**Written problem**
List each line of the records that includes the word "beige".

**Data rows**
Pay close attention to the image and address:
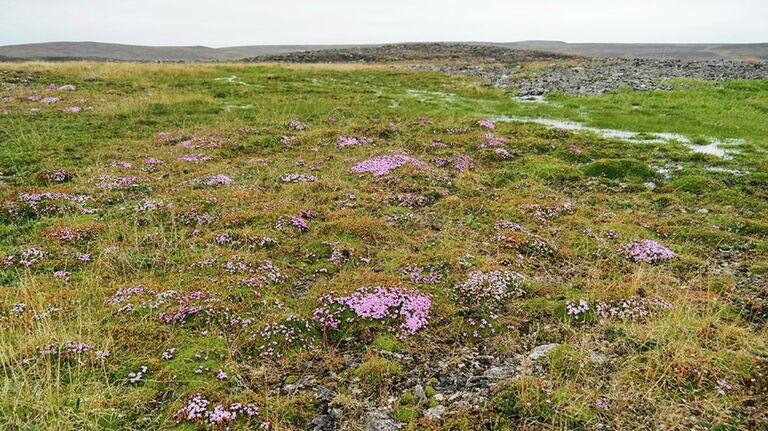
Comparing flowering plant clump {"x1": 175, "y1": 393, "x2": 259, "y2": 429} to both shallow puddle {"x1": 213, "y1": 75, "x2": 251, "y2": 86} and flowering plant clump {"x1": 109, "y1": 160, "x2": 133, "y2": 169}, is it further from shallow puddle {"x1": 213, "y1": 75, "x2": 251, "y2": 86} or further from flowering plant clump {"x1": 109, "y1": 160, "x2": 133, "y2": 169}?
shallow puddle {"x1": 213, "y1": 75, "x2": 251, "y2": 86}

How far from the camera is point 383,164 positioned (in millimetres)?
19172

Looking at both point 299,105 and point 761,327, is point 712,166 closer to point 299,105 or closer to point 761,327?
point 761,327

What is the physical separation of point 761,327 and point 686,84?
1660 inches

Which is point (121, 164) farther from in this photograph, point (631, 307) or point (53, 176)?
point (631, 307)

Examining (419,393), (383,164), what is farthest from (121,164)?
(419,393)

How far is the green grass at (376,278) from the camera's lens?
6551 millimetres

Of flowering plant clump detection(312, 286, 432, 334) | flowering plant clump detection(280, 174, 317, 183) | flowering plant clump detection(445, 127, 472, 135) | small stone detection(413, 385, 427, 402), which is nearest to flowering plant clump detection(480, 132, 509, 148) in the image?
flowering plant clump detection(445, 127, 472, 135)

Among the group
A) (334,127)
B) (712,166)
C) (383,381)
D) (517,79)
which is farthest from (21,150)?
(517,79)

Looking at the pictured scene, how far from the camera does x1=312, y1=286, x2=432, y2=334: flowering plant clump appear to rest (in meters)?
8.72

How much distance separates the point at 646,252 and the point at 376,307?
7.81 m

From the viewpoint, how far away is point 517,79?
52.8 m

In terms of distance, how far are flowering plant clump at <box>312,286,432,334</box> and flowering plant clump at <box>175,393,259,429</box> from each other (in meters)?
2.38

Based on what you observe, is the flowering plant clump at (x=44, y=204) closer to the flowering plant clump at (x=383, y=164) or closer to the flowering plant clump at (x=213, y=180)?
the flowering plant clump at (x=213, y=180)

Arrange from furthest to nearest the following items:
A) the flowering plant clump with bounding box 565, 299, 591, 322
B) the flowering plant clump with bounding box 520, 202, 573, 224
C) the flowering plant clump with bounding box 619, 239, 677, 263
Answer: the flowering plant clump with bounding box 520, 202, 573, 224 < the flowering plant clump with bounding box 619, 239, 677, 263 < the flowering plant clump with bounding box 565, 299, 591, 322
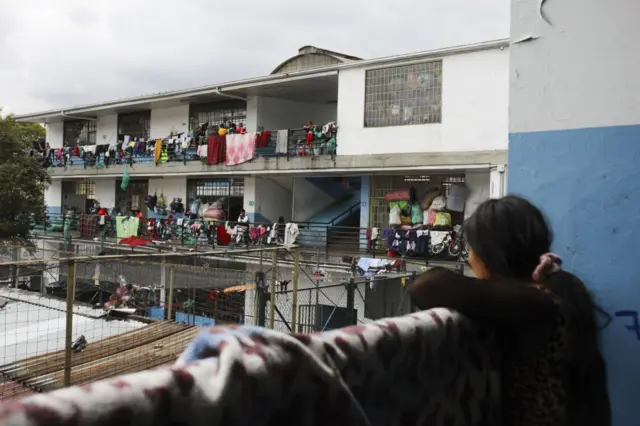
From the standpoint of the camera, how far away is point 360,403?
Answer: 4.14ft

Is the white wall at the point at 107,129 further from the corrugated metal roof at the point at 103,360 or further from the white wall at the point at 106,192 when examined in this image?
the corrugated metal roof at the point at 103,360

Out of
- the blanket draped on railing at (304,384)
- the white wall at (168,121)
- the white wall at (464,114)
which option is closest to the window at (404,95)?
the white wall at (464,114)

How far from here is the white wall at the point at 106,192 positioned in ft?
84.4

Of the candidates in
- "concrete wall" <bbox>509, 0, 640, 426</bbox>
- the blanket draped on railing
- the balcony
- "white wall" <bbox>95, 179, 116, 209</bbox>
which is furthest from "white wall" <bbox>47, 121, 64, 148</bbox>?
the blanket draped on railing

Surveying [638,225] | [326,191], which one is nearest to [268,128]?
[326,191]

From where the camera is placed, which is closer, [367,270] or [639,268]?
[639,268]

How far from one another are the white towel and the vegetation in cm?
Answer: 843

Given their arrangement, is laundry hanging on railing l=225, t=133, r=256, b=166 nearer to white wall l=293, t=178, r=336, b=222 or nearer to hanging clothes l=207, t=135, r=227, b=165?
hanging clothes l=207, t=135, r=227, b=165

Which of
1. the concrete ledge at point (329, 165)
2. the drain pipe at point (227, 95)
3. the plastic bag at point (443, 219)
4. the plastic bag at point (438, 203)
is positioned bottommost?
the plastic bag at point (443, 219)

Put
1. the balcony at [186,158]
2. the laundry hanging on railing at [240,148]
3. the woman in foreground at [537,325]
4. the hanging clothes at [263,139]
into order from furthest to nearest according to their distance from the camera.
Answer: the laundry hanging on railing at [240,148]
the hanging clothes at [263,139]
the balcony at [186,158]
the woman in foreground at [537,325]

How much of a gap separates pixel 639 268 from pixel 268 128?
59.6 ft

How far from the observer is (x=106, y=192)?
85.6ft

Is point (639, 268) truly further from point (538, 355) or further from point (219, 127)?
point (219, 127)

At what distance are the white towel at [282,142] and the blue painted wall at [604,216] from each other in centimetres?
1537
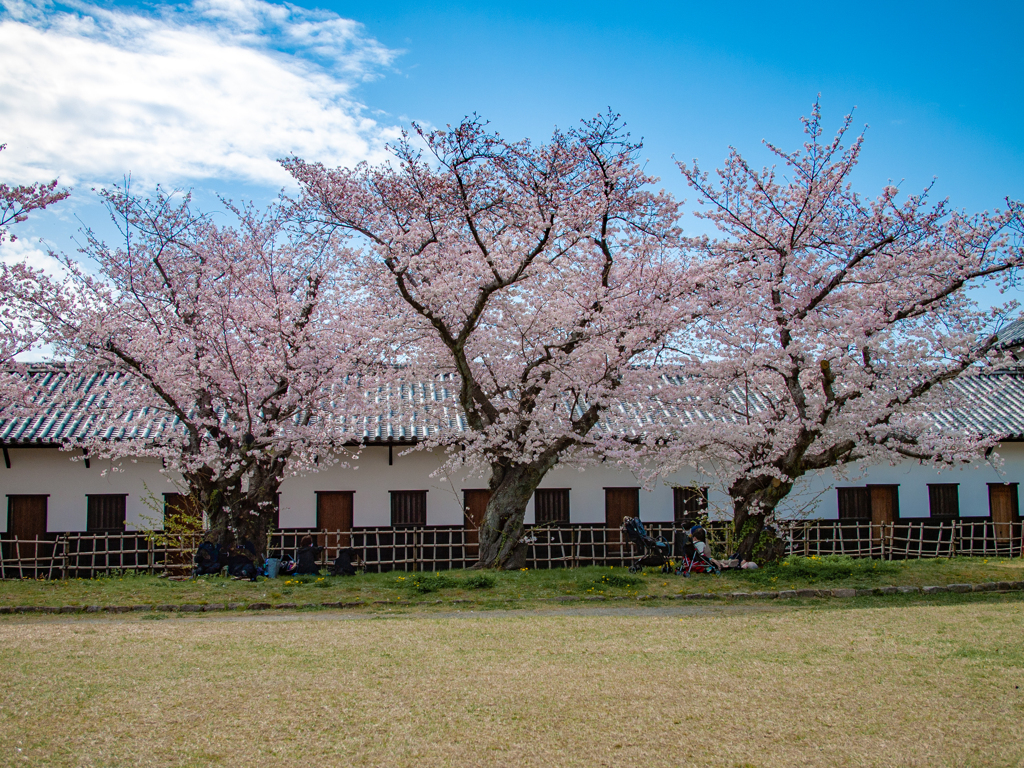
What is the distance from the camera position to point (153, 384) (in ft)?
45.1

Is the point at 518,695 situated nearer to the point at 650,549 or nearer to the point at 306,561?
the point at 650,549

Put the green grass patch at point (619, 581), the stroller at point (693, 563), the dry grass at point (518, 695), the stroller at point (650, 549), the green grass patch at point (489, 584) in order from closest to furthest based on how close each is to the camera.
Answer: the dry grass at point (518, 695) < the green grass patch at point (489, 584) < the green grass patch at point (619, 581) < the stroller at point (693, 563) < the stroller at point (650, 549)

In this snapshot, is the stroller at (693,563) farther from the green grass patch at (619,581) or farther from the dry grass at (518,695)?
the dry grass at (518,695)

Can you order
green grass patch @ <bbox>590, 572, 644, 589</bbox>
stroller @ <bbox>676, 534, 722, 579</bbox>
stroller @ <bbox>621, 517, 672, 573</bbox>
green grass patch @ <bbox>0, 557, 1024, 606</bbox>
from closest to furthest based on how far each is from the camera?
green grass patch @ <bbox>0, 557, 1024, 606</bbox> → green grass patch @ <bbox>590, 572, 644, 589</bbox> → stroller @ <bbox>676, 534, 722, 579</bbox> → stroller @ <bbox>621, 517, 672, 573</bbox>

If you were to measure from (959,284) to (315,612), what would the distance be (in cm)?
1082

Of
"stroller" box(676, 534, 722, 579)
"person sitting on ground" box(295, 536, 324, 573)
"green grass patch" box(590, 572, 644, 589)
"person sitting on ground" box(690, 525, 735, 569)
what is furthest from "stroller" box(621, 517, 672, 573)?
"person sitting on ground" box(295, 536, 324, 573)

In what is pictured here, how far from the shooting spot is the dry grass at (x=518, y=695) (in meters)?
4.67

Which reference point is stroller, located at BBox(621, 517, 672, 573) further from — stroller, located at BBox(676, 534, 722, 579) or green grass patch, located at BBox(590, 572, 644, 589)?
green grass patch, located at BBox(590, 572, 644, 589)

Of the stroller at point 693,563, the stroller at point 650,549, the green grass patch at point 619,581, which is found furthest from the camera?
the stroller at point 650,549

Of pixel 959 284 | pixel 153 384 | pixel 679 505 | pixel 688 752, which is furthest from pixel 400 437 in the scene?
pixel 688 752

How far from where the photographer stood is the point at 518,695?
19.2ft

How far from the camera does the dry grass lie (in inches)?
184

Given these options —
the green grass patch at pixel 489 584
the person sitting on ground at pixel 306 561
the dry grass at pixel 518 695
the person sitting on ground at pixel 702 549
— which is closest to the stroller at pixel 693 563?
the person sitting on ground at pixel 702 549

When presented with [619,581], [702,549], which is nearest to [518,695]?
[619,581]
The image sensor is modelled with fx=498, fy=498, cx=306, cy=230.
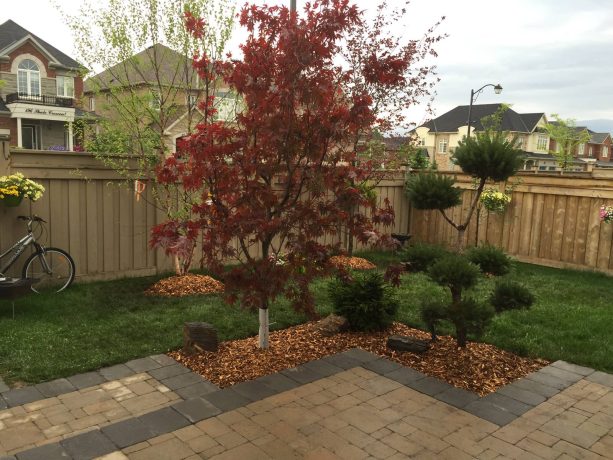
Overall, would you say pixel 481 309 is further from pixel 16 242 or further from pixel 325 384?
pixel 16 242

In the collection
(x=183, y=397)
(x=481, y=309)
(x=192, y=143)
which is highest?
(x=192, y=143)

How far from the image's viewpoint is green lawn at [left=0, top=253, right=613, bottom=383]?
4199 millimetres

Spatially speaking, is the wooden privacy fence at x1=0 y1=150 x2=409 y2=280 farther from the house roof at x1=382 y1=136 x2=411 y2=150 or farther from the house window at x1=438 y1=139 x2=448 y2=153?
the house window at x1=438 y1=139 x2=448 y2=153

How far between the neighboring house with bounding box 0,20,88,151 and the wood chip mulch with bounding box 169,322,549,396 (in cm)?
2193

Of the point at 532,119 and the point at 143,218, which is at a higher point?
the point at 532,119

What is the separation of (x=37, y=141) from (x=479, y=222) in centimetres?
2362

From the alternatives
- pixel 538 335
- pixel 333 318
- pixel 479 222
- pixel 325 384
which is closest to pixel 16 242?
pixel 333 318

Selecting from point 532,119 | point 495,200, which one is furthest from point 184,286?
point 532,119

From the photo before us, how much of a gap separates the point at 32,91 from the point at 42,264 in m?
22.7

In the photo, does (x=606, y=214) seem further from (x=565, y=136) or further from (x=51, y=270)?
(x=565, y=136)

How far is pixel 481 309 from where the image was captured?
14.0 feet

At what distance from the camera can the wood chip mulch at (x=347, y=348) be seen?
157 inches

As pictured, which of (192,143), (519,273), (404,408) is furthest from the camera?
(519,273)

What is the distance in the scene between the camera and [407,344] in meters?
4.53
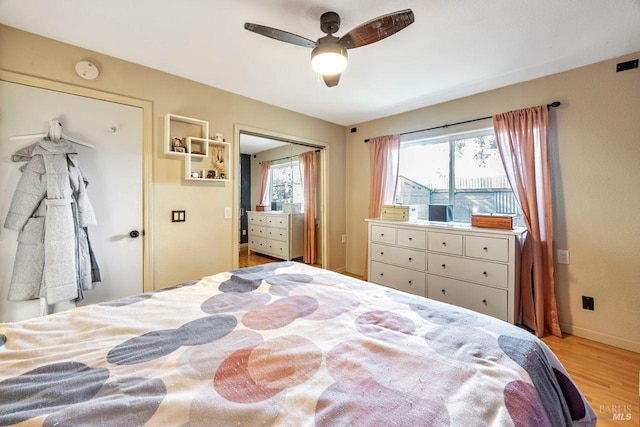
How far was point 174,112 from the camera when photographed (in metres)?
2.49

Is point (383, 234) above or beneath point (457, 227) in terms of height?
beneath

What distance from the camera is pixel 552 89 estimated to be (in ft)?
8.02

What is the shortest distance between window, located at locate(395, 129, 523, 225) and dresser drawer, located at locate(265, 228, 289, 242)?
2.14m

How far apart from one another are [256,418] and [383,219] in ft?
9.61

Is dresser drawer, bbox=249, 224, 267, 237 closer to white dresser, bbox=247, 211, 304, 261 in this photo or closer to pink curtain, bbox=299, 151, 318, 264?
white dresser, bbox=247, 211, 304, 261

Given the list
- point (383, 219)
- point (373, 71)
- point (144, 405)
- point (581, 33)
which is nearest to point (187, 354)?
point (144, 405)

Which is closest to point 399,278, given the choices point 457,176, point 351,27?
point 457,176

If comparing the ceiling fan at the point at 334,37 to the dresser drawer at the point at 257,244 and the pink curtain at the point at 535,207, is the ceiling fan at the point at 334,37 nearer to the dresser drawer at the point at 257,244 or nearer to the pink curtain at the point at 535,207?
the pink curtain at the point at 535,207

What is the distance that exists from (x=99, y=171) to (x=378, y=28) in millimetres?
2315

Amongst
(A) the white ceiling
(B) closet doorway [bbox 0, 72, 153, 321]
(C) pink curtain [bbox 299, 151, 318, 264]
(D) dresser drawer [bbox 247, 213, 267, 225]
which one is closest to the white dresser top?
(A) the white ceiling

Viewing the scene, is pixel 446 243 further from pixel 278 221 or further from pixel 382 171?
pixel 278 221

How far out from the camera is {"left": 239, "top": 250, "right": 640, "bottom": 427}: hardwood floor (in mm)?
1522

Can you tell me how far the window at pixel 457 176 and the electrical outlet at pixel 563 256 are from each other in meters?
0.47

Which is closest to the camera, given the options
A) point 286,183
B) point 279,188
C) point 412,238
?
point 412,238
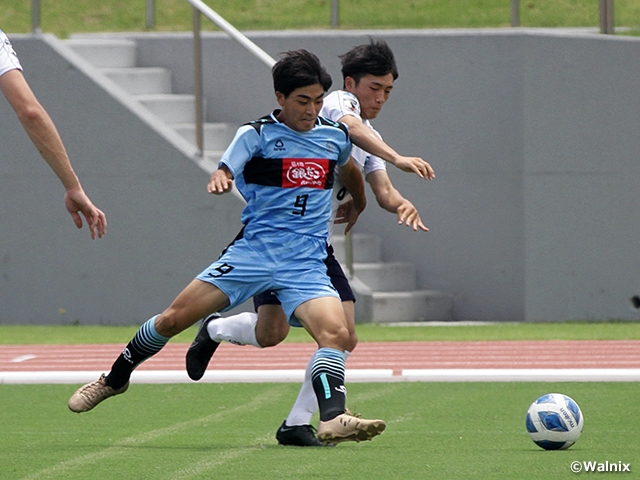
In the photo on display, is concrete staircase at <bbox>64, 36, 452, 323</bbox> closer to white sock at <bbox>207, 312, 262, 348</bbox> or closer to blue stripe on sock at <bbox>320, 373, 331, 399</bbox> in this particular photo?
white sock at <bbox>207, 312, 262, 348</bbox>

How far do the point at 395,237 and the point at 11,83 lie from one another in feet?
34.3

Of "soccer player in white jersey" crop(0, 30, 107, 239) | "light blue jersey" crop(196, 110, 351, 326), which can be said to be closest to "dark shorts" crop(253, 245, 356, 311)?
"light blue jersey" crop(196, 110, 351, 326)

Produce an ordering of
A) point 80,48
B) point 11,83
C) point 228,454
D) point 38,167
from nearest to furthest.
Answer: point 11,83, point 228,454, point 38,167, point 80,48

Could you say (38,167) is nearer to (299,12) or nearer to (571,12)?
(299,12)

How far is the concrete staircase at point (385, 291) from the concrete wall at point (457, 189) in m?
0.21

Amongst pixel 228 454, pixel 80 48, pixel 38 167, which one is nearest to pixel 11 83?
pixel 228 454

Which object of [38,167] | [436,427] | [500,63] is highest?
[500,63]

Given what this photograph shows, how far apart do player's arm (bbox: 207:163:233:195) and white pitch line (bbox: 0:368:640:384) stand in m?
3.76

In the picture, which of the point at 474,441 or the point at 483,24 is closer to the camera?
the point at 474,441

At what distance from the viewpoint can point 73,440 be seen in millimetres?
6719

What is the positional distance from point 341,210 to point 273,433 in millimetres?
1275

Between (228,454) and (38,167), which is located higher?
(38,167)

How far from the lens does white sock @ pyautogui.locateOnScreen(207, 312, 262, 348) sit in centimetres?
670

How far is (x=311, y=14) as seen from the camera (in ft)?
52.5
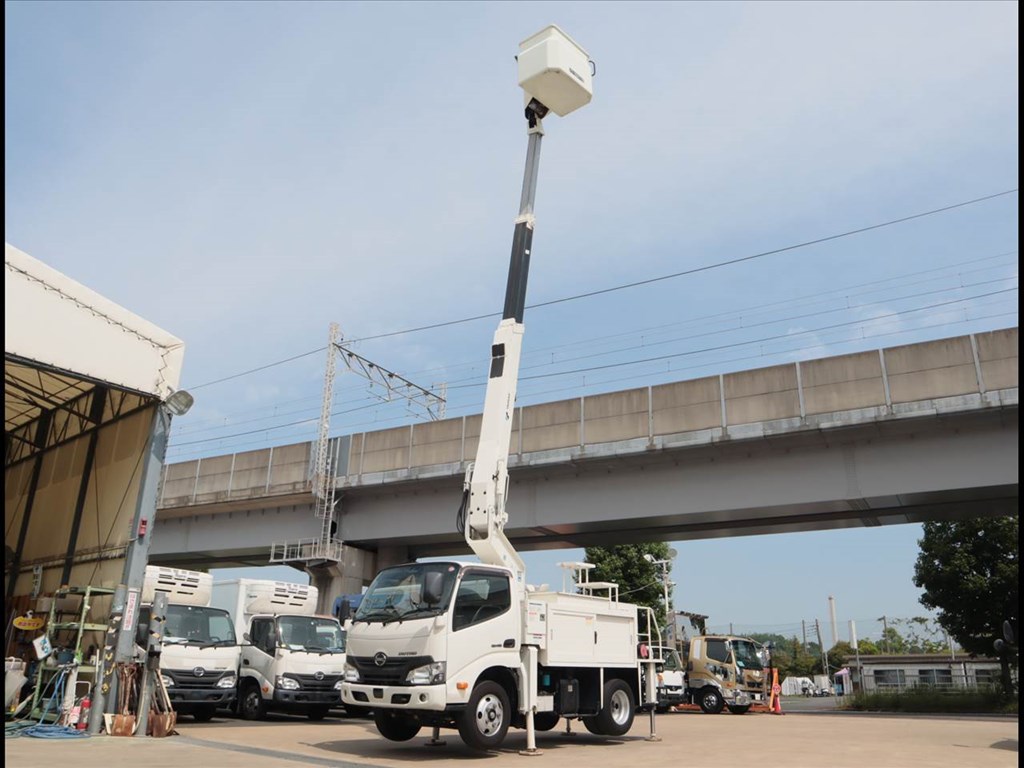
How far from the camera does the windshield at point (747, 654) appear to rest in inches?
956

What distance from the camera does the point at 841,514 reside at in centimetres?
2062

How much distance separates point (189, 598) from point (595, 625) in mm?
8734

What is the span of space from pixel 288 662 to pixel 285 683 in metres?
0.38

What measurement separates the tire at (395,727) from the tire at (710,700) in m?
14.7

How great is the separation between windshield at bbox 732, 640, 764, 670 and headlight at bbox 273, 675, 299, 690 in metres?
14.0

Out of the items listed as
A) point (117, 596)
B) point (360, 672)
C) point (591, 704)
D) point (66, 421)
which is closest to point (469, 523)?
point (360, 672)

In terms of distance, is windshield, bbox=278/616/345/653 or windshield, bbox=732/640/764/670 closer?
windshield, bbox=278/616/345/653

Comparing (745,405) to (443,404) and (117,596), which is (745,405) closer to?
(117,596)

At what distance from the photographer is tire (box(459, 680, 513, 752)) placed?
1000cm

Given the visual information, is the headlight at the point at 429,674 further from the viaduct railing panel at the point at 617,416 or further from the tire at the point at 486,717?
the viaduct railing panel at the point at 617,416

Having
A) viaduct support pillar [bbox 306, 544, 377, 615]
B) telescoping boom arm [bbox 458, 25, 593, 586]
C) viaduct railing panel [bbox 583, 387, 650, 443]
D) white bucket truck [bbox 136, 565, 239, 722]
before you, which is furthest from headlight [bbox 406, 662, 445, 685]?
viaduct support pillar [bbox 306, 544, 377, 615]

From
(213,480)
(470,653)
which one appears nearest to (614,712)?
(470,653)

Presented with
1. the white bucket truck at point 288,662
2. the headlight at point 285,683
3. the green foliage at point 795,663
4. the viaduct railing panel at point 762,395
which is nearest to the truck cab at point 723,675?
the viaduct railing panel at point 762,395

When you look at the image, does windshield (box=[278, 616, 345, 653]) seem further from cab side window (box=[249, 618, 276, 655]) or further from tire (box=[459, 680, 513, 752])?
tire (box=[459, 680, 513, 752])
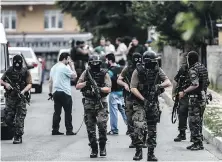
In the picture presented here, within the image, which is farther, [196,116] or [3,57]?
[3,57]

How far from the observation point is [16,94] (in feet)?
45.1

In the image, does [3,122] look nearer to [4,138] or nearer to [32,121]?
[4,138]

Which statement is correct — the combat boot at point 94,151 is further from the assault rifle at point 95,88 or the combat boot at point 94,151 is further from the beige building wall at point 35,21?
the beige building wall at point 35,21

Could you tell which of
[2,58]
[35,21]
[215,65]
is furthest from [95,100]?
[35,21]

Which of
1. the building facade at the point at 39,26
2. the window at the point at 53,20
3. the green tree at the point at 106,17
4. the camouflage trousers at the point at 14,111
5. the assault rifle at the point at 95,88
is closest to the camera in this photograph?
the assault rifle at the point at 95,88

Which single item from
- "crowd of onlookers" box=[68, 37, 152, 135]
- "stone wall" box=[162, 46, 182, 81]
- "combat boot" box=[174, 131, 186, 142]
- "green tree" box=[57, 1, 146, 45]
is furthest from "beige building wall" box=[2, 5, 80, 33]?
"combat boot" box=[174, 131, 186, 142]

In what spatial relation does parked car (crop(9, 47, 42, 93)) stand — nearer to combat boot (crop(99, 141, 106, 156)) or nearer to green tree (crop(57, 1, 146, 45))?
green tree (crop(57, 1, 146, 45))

**Exercise answer**
Which statement is correct — the combat boot at point 94,151 is further from the assault rifle at point 95,88 or the combat boot at point 94,151 is further from the beige building wall at point 35,21?
the beige building wall at point 35,21
is furthest from "beige building wall" box=[2, 5, 80, 33]?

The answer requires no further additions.